Aim of the task:
Omit the images and reproduce the rest of the entries exactly.

Records from a data source:
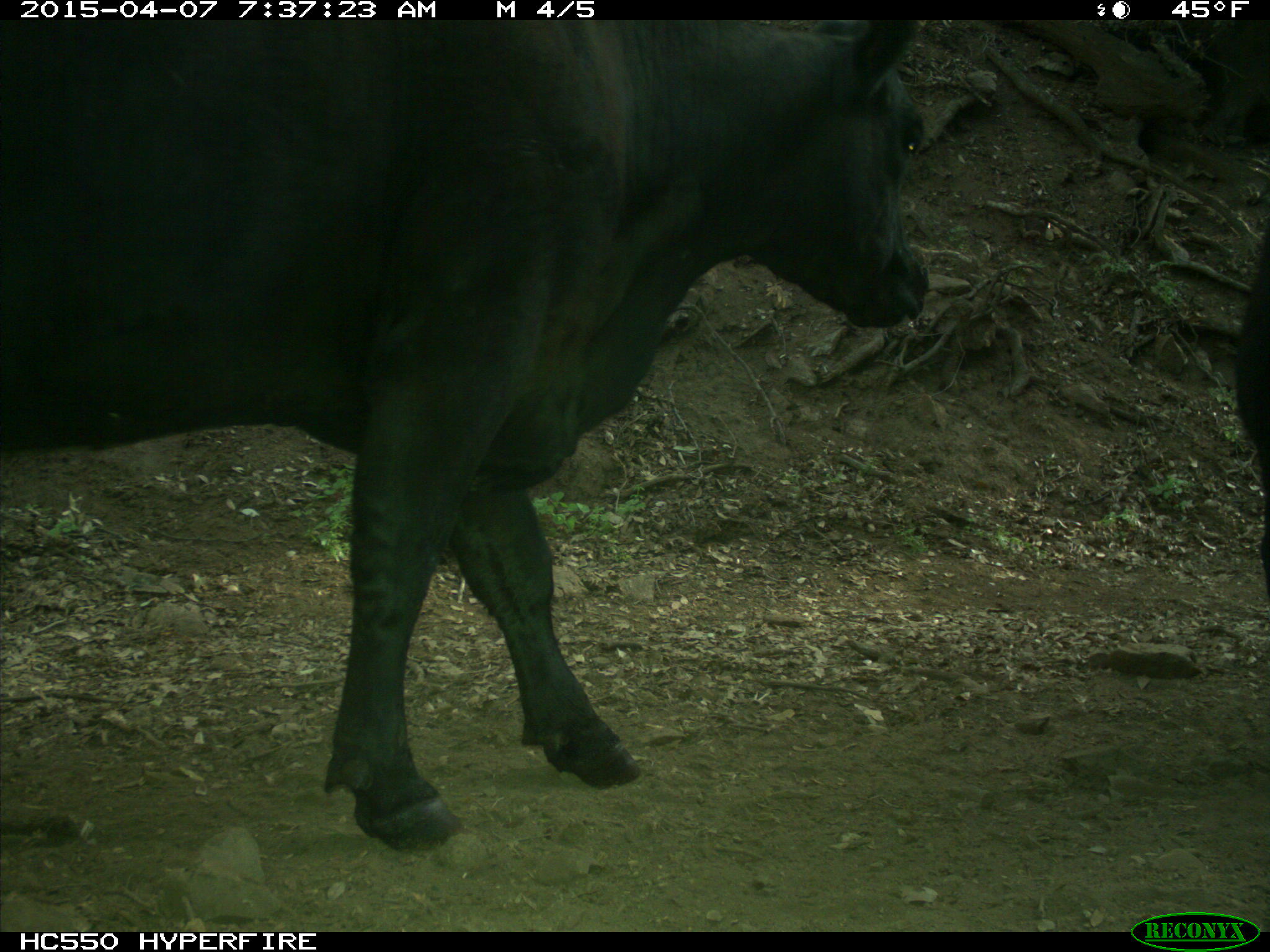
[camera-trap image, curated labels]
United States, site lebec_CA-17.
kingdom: Animalia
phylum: Chordata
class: Mammalia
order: Artiodactyla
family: Bovidae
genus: Bos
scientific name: Bos taurus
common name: domestic cow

Task result:
[camera-trap image, curated labels]
United States, site lebec_CA-17.
kingdom: Animalia
phylum: Chordata
class: Mammalia
order: Artiodactyla
family: Bovidae
genus: Bos
scientific name: Bos taurus
common name: domestic cow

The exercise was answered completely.